WASHINGTON, 8 octobre 2014 — Selon la dernière édition du rapport de suivi de la situation économique au Moyen-Orient et en Afrique du Nord (Middle East and North Africa Economic Monitor) du Groupe de la Banque mondiale, la région devrait connaître une croissance moyenne de 4,2 % en 2015, en léger progrès par rapport aux années 2013 et 2014. La croissance de l’économie pourrait même s’établir à 5,2 %, sous réserve d’une reprise de la consommation intérieure, de l’allègement des tensions politiques en Égypte et en Tunisie favorisant le retour des investissements mais aussi d’un redémarrage complet de la production de pétrole en Libye.
« Les conflits violents qui touchent la Syrie, l’Iraq, Gaza, le Yémen et la Libye, et qui n’épargnent ni le Liban ni la Jordanie, pourraient assombrir les perspectives de croissance de la région MENA, souligne Inger Andersen, vice-présidente de la Banque mondiale pour la Région Moyen-Orient et Afrique du Nord. Mais avec sa population jeune et instruite, sa position géographique stratégique et ses ressources naturelles, la région a un incroyable potentiel. C’est pour cela que le monde doit se mobiliser en sa faveur et, à l’instar de ce qui a été fait pour l’Europe en 1944, soutenir un plan de redressement. »

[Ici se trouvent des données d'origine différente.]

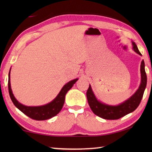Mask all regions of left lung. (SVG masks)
Segmentation results:
<instances>
[{
  "instance_id": "obj_1",
  "label": "left lung",
  "mask_w": 152,
  "mask_h": 152,
  "mask_svg": "<svg viewBox=\"0 0 152 152\" xmlns=\"http://www.w3.org/2000/svg\"><path fill=\"white\" fill-rule=\"evenodd\" d=\"M133 50L139 55L141 56L137 45L132 42ZM141 83L138 89L132 96L122 103L118 105H109L103 103L98 100L92 91L91 86L86 92V97L89 106L95 115L104 119L115 120L120 119L129 113H132L137 109L142 99L143 95L147 84V76L145 70V63L142 60L140 66Z\"/></svg>"
}]
</instances>
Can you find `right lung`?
Here are the masks:
<instances>
[{
    "label": "right lung",
    "mask_w": 152,
    "mask_h": 152,
    "mask_svg": "<svg viewBox=\"0 0 152 152\" xmlns=\"http://www.w3.org/2000/svg\"><path fill=\"white\" fill-rule=\"evenodd\" d=\"M10 74H11V69H10L9 73V82H8V87H9V92L10 97L12 102H13L15 106L18 109H19L22 113L26 115L33 119L37 121H43L46 120L50 118L56 116L60 112L63 107V105L65 101L66 94L69 90L71 89L76 82L78 80V78H76L72 80L64 85L62 88L61 89L60 92L57 95L52 101L49 103L46 104L42 106L37 107H28L23 104L15 99L14 94H12L11 87V81H10Z\"/></svg>",
    "instance_id": "add662e5"
}]
</instances>
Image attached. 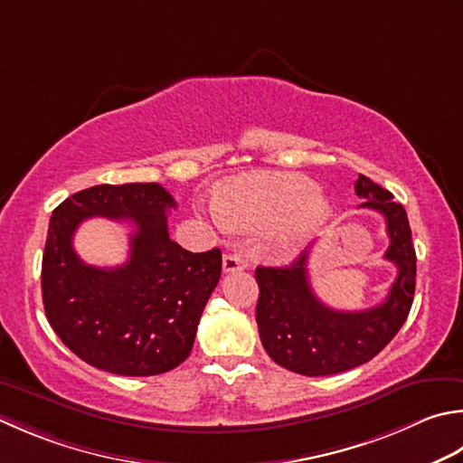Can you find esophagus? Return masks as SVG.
I'll return each mask as SVG.
<instances>
[{"label":"esophagus","mask_w":463,"mask_h":463,"mask_svg":"<svg viewBox=\"0 0 463 463\" xmlns=\"http://www.w3.org/2000/svg\"><path fill=\"white\" fill-rule=\"evenodd\" d=\"M249 267V257L242 252H229L222 257V270L224 273H234V270H242Z\"/></svg>","instance_id":"34e87169"}]
</instances>
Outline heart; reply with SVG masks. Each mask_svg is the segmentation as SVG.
Wrapping results in <instances>:
<instances>
[{
	"label": "heart",
	"mask_w": 463,
	"mask_h": 463,
	"mask_svg": "<svg viewBox=\"0 0 463 463\" xmlns=\"http://www.w3.org/2000/svg\"><path fill=\"white\" fill-rule=\"evenodd\" d=\"M219 231L269 226L277 247L303 241L327 214L319 188L298 175H252L224 184L208 208Z\"/></svg>",
	"instance_id": "b5f03b06"
}]
</instances>
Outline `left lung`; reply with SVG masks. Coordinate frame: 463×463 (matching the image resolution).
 <instances>
[{
    "label": "left lung",
    "instance_id": "left-lung-1",
    "mask_svg": "<svg viewBox=\"0 0 463 463\" xmlns=\"http://www.w3.org/2000/svg\"><path fill=\"white\" fill-rule=\"evenodd\" d=\"M355 194L361 208L383 214L389 249L385 259L397 279L382 305L367 311H337L313 293L303 255L288 267H257V325L269 357L307 377L335 375L373 359L410 315L415 293V249L405 208L389 190L359 175Z\"/></svg>",
    "mask_w": 463,
    "mask_h": 463
}]
</instances>
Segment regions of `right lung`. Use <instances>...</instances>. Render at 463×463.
I'll return each mask as SVG.
<instances>
[{
	"instance_id": "1",
	"label": "right lung",
	"mask_w": 463,
	"mask_h": 463,
	"mask_svg": "<svg viewBox=\"0 0 463 463\" xmlns=\"http://www.w3.org/2000/svg\"><path fill=\"white\" fill-rule=\"evenodd\" d=\"M176 203L156 183L99 184L53 211L42 259L45 317L71 353L108 373H166L190 355L198 321L221 279L219 249L190 252L170 239ZM90 215L130 220L131 257L120 268L86 266L71 239Z\"/></svg>"
}]
</instances>
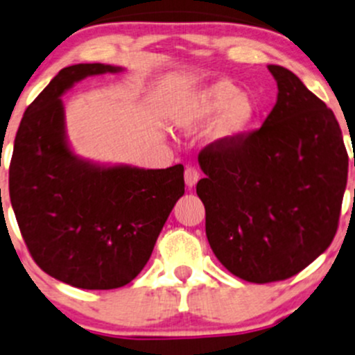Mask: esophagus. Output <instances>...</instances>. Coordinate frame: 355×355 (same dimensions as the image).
I'll use <instances>...</instances> for the list:
<instances>
[{"label": "esophagus", "mask_w": 355, "mask_h": 355, "mask_svg": "<svg viewBox=\"0 0 355 355\" xmlns=\"http://www.w3.org/2000/svg\"><path fill=\"white\" fill-rule=\"evenodd\" d=\"M199 178H200V173L196 170V168L193 166L185 168V185H187L189 189L196 187V184L199 182Z\"/></svg>", "instance_id": "obj_1"}]
</instances>
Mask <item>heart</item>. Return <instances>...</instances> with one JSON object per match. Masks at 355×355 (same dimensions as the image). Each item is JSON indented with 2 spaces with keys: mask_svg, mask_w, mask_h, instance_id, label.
<instances>
[{
  "mask_svg": "<svg viewBox=\"0 0 355 355\" xmlns=\"http://www.w3.org/2000/svg\"><path fill=\"white\" fill-rule=\"evenodd\" d=\"M257 109L248 95L240 93L231 81L218 80L204 87L187 100L173 115L180 129L204 125L216 119L211 130L214 143H231L241 137L252 125Z\"/></svg>",
  "mask_w": 355,
  "mask_h": 355,
  "instance_id": "obj_1",
  "label": "heart"
}]
</instances>
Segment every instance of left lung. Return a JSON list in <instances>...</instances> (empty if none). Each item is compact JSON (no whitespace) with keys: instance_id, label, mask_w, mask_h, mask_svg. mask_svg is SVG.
<instances>
[{"instance_id":"1","label":"left lung","mask_w":355,"mask_h":355,"mask_svg":"<svg viewBox=\"0 0 355 355\" xmlns=\"http://www.w3.org/2000/svg\"><path fill=\"white\" fill-rule=\"evenodd\" d=\"M267 68L274 109L255 132L204 148L197 184L212 252L255 284L293 277L330 246L349 170L334 112L289 69Z\"/></svg>"}]
</instances>
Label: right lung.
Wrapping results in <instances>:
<instances>
[{
    "label": "right lung",
    "instance_id": "obj_1",
    "mask_svg": "<svg viewBox=\"0 0 355 355\" xmlns=\"http://www.w3.org/2000/svg\"><path fill=\"white\" fill-rule=\"evenodd\" d=\"M110 64L61 69L25 110L10 163L21 236L46 274L80 289H117L146 266L177 200L184 166L102 165L73 151L61 96Z\"/></svg>",
    "mask_w": 355,
    "mask_h": 355
}]
</instances>
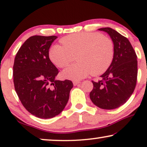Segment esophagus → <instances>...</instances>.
I'll list each match as a JSON object with an SVG mask.
<instances>
[{
    "label": "esophagus",
    "instance_id": "34e87169",
    "mask_svg": "<svg viewBox=\"0 0 147 147\" xmlns=\"http://www.w3.org/2000/svg\"><path fill=\"white\" fill-rule=\"evenodd\" d=\"M73 84H74V86H77L79 84H80V81H74Z\"/></svg>",
    "mask_w": 147,
    "mask_h": 147
}]
</instances>
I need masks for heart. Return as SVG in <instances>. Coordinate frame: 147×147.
<instances>
[{"mask_svg": "<svg viewBox=\"0 0 147 147\" xmlns=\"http://www.w3.org/2000/svg\"><path fill=\"white\" fill-rule=\"evenodd\" d=\"M63 45H52L49 57L58 67H64L76 59L78 63L68 66L62 72L64 78L78 81L89 74L100 75L111 65L114 55L113 42L98 33H78L63 37Z\"/></svg>", "mask_w": 147, "mask_h": 147, "instance_id": "b5f03b06", "label": "heart"}]
</instances>
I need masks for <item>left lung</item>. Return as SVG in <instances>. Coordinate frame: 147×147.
I'll return each instance as SVG.
<instances>
[{
	"label": "left lung",
	"mask_w": 147,
	"mask_h": 147,
	"mask_svg": "<svg viewBox=\"0 0 147 147\" xmlns=\"http://www.w3.org/2000/svg\"><path fill=\"white\" fill-rule=\"evenodd\" d=\"M107 33L113 42L114 55L108 69L93 82L90 93L92 102L102 109L112 110L123 105L135 88L137 80V56L127 38L110 27L100 28Z\"/></svg>",
	"instance_id": "8db88e82"
}]
</instances>
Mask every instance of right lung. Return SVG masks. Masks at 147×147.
I'll return each mask as SVG.
<instances>
[{
  "label": "right lung",
  "instance_id": "add662e5",
  "mask_svg": "<svg viewBox=\"0 0 147 147\" xmlns=\"http://www.w3.org/2000/svg\"><path fill=\"white\" fill-rule=\"evenodd\" d=\"M57 36L35 35L20 47L15 58L13 82L22 104L40 118L59 114L67 104L71 81L56 80L59 70L49 57V49Z\"/></svg>",
  "mask_w": 147,
  "mask_h": 147
}]
</instances>
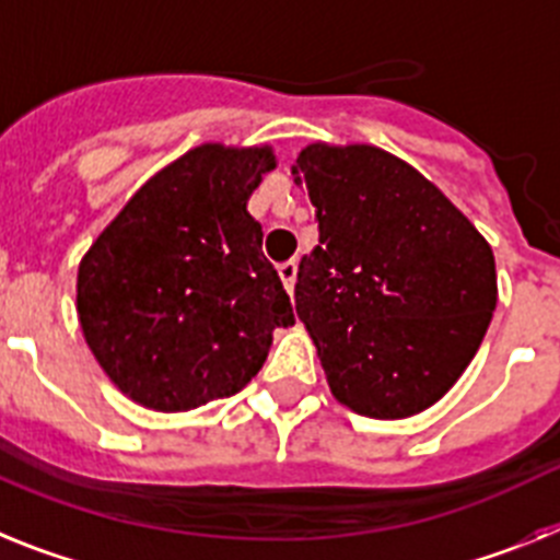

Entre la guerre civile qui a éclaté en Syrie voici 4 ans, la prise de contrôle par l’État islamique de pans entiers des territoires syrien et iraquien, les affrontements meurtriers à Gaza en juin et juillet 2014 ou encore l’insurrection permanente au Yémen, la région est le théâtre de plusieurs conflits qui risquent fort d’entraver sa croissance en 2015. En Égypte, en Tunisie et au Maroc, en pleine transition, la croissance devrait s’accélérer à respectivement 3,1, 2,7 et 4,6 %, même si les déséquilibres macroéconomiques et l’ampleur des réformes à achever, notamment en matière de subventions, sont autant d’obstacles à l’afflux d’investissements, nationaux et étrangers, qui pourraient enclencher une croissance durable. En Algérie et en Iran, la croissance ne devrait pas dépasser les 2 à 3 %, alors qu’elle pourrait atteindre 5 % en moyenne dans les pays à revenu élevé (tous exportateurs de pétrole dans le golfe Persique). Mais des difficultés structurelles conjuguées à l’affaiblissement possible du marché du pétrole pourraient à terme porter un coup d’arrêt à cette trajectoire.
Le rapport de la Banque mondiale accorde une place particulière à la nature délétère des subventions énergétiques, très importantes dans la région. Celle-ci connaît actuellement une croissance inférieure à son niveau potentiel et doit faire face à un chômage endémique, des villes polluées et congestionnées et des pénuries d’eau qui fragilisent la production agricole. Le rapport montre comment les subventions à l’énergie ont entretenu ces obstacles au développement et plaide pour que la réforme de ces subventions fasse partie des premières priorités des décideurs.
« Les subventions énergétiques encouragent une production à forte intensité de capital, au détriment de la main-d’œuvre et de l’emploi, et entretiennent ce faisant le chômage élevé que connaît la région, analyse Shanta Devarajan, économiste en chef à la Banque mondiale pour la Région Moyen-Orient et Afrique du Nord. Si l’énergie coûtait plus cher, les ressources se tourneraient plutôt vers l’industrie légère, le bâtiment et d’autres secteurs à forte intensité de main-d’œuvre, ou vers des entreprises plus jeunes et plus dynamiques. »
De nouvelles données semblent attester l’existence d’une corrélation positive entre, d’une part, le prix des carburants et, d’autre part, la croissance du PIB par habitant, la création d’emplois et les performances dans les secteurs du transport et de l’eau. Le rapport exhorte les gouvernements des pays de la région MENA à réduire leurs subventions à l’énergie afin d’installer une dynamique économique créatrice d’emplois sous-tendue par une urbanisation raisonnée et un secteur agricole productif.